Unflinching Walk: Though he actually stops just prior to the explosion, Zorg qualifies when he tricks the Mangalores into blowing themselves up. He doesn't even flinch at the big boom in the tunnels, while his assistant freaks out.
Updated Re-release: This movie has been re-released more than once because it is great for showing off new high-end TVs. It's nearly always kept prominently displayed as a result.
Vicious Cycle: An evil planet that comes to life every five thousand years attempts to collide with the Earth, causing a chain reaction that would destroy all life in the universe. This can only be prevented by the use of an ancient superweapon and, in the film, The Power of Love. The shot at the end when we see how close the planet got to colliding with Earth also has our eerily similarly-sized moon lingering in view as well, implying that its origins were from the last time this happened (and that it was also a very close call).
The novelisation confirms that the Moon is the remains of the previous evil planet.
Villainous Breakdown: Zorg has one surprisingly early when the Mangalores fail to deliver the stones. He then has an even bigger one when he himself fails, though this is justified as he knows what will happen if he fails Mr. Shadow.
The Voice: Korben Dallas's mother is heard but never seen.
Ditto for Finger, Korben's boss at the cab company. He doesn't seem unreasonable on the phone, but Dallas seems genuinely worried about crossing him.
Waif-Fu: And another Leeloo trope. We are not at home to Mr. Newton, no sir.
Wasn't That Fun?: Ruby Rhod proclaims the attack of Phloston Paradise as the "best show I ever did."
Right-Arm: Sorry, sir, this will never happen again. Zorg:I know. BOOM!
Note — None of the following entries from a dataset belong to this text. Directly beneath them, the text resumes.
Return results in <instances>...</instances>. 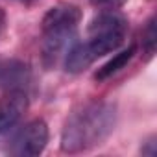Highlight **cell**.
<instances>
[{
	"label": "cell",
	"mask_w": 157,
	"mask_h": 157,
	"mask_svg": "<svg viewBox=\"0 0 157 157\" xmlns=\"http://www.w3.org/2000/svg\"><path fill=\"white\" fill-rule=\"evenodd\" d=\"M117 124V107L111 102H87L74 109L61 131L65 153L89 151L107 140Z\"/></svg>",
	"instance_id": "1"
},
{
	"label": "cell",
	"mask_w": 157,
	"mask_h": 157,
	"mask_svg": "<svg viewBox=\"0 0 157 157\" xmlns=\"http://www.w3.org/2000/svg\"><path fill=\"white\" fill-rule=\"evenodd\" d=\"M128 21L117 11H102L87 28V41L72 43L65 52V68L72 74L83 72L98 57L115 52L126 39Z\"/></svg>",
	"instance_id": "2"
},
{
	"label": "cell",
	"mask_w": 157,
	"mask_h": 157,
	"mask_svg": "<svg viewBox=\"0 0 157 157\" xmlns=\"http://www.w3.org/2000/svg\"><path fill=\"white\" fill-rule=\"evenodd\" d=\"M80 21L82 10L68 2L56 4L46 11L41 22V54L44 67H54L70 48Z\"/></svg>",
	"instance_id": "3"
},
{
	"label": "cell",
	"mask_w": 157,
	"mask_h": 157,
	"mask_svg": "<svg viewBox=\"0 0 157 157\" xmlns=\"http://www.w3.org/2000/svg\"><path fill=\"white\" fill-rule=\"evenodd\" d=\"M48 144V126L44 120L35 118L24 124L11 139L10 153L17 157H35L43 153Z\"/></svg>",
	"instance_id": "4"
},
{
	"label": "cell",
	"mask_w": 157,
	"mask_h": 157,
	"mask_svg": "<svg viewBox=\"0 0 157 157\" xmlns=\"http://www.w3.org/2000/svg\"><path fill=\"white\" fill-rule=\"evenodd\" d=\"M32 83V68L28 63L15 57H0V89L26 91Z\"/></svg>",
	"instance_id": "5"
},
{
	"label": "cell",
	"mask_w": 157,
	"mask_h": 157,
	"mask_svg": "<svg viewBox=\"0 0 157 157\" xmlns=\"http://www.w3.org/2000/svg\"><path fill=\"white\" fill-rule=\"evenodd\" d=\"M28 109L26 91H6L0 98V133L13 128Z\"/></svg>",
	"instance_id": "6"
},
{
	"label": "cell",
	"mask_w": 157,
	"mask_h": 157,
	"mask_svg": "<svg viewBox=\"0 0 157 157\" xmlns=\"http://www.w3.org/2000/svg\"><path fill=\"white\" fill-rule=\"evenodd\" d=\"M135 52H137V46H135V44H131L129 48H126V50H122V52L115 54V56H113V59H109L105 65H102V67L96 70L94 80H96V82H105L107 78H111V76H115L117 72H120V70H122V68H124L131 59H133Z\"/></svg>",
	"instance_id": "7"
},
{
	"label": "cell",
	"mask_w": 157,
	"mask_h": 157,
	"mask_svg": "<svg viewBox=\"0 0 157 157\" xmlns=\"http://www.w3.org/2000/svg\"><path fill=\"white\" fill-rule=\"evenodd\" d=\"M155 39H157V32H155V19L151 17L146 22V28L142 30V46L146 50L148 56H153L155 50Z\"/></svg>",
	"instance_id": "8"
},
{
	"label": "cell",
	"mask_w": 157,
	"mask_h": 157,
	"mask_svg": "<svg viewBox=\"0 0 157 157\" xmlns=\"http://www.w3.org/2000/svg\"><path fill=\"white\" fill-rule=\"evenodd\" d=\"M128 0H91V4L102 11H117L118 8H122Z\"/></svg>",
	"instance_id": "9"
},
{
	"label": "cell",
	"mask_w": 157,
	"mask_h": 157,
	"mask_svg": "<svg viewBox=\"0 0 157 157\" xmlns=\"http://www.w3.org/2000/svg\"><path fill=\"white\" fill-rule=\"evenodd\" d=\"M140 153L142 155H155V137H150V139H146L142 142Z\"/></svg>",
	"instance_id": "10"
},
{
	"label": "cell",
	"mask_w": 157,
	"mask_h": 157,
	"mask_svg": "<svg viewBox=\"0 0 157 157\" xmlns=\"http://www.w3.org/2000/svg\"><path fill=\"white\" fill-rule=\"evenodd\" d=\"M6 22H8V19H6V11L0 8V35H2L4 30H6Z\"/></svg>",
	"instance_id": "11"
},
{
	"label": "cell",
	"mask_w": 157,
	"mask_h": 157,
	"mask_svg": "<svg viewBox=\"0 0 157 157\" xmlns=\"http://www.w3.org/2000/svg\"><path fill=\"white\" fill-rule=\"evenodd\" d=\"M21 2H28V0H21Z\"/></svg>",
	"instance_id": "12"
}]
</instances>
You Monster!: Priest Vito Cornelius tells Zorg "You're a monster", to which Zorg replies "I know."
You Were Trying Too Hard: After trying numerous ways to activate the four elemental stones, they all give up. David laments "We're not going to make it..." and sighs, inadvertently activating the wind stone. Turns out the stones need their classical element to activate (wind for wind, earth for earth, water for water, fire for fire).